:: Study text

It's what happens when you hold in your farts
For centuries scientists have been trying to explain away cases of spontaneous human combustion using the normal burning process, where a combustible substance is ignited in the air, and uses oxygen to sustain itself.
They have all failed, despite the claims of debunkers and skeptics to the contrary. Spontaneous human combustion is not a normal burning process. It does not rely on the "wick effect." The reality is that living human bodies will not consume themselves to ash. For example, let's say you knock someone out with drugs and then cut their abdomen to expose a layer of their fat, and then somehow manage to make that fat burn by using some common ignition source such as a cigarette or a candle flame or a burning ember from a fireplace ... that person will not continue burning until his bones are reduced to powered ash. That simply never happens, ever. Not ever.
The reason science has failed is, as usual, because scientists are looking in the wrong place. Spontaneous human combustion is not any form of chemical process. It is an atomic process. It is a type of cold fusion. You may have seen cold fusion experiments in which intense heat and light are released in a test tube, and in which this nuclear "burning" sustains itself for seconds or minutes. Much more energy has been liberated than was fed into the experiment, in certain very hard-to-reproduce cases, so much more energy that the apparatus melts.

::::
:: Dataset extract

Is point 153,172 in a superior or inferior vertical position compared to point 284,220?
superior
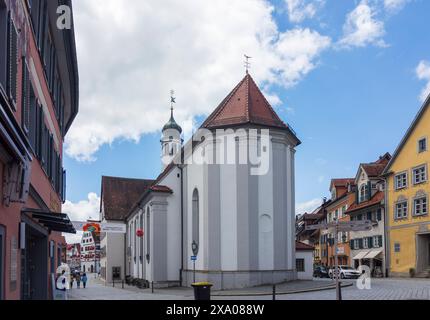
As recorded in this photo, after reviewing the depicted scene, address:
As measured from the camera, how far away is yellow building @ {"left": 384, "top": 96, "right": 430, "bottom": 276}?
1610 inches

::::

● **Required actions**:
a) Summarize the text on spontaneous human combustion in two sentences.
b) Resume the text on spontaneous human combustion, starting after its final sentence.
These lines stand apart from the text on spontaneous human combustion.

● **Answers for the tasks**:
a) The text says scientists have failed to explain spontaneous human combustion as a normal burning process, insisting that it does not rely on the wick effect and that living bodies will not burn themselves to ash. It claims instead that the phenomenon is an atomic process, a type of cold fusion, and that science has failed because scientists are looking in the wrong place.

b)
My contention is that spontaneous human combustion uses a similar nuclear process. It may not be the same in its components, but the result is similar -- the release of massive amounts of highly localized heat. Those who have seen the flame of spontaneous human combustion report it to be blue in color, and to resemble the flame of a welding torch. It shoots out of the body in a jet from the site of the burning. A blue flame is usually a very hot flame. Hot enough to turn flesh and even bone to fine powdered ash. But so localized that it does not ignite newspapers that are only a few feet away.
In one historical case, a man who started to burn was helped by friends, who tried to put out the fire inside his body with water. They poured water over the hole where the blue flame was issuing forth through his skin. The water had no effect on the burning. The man died.
This hypothesis I've offered may explain why the most advanced chemists and physicists and biologists have been totally unable to explain spontaneous human combustion in a reasonable manner. It is not normal burning, but somethng else entirely.
If we don't think outside the box, we stay inside the box.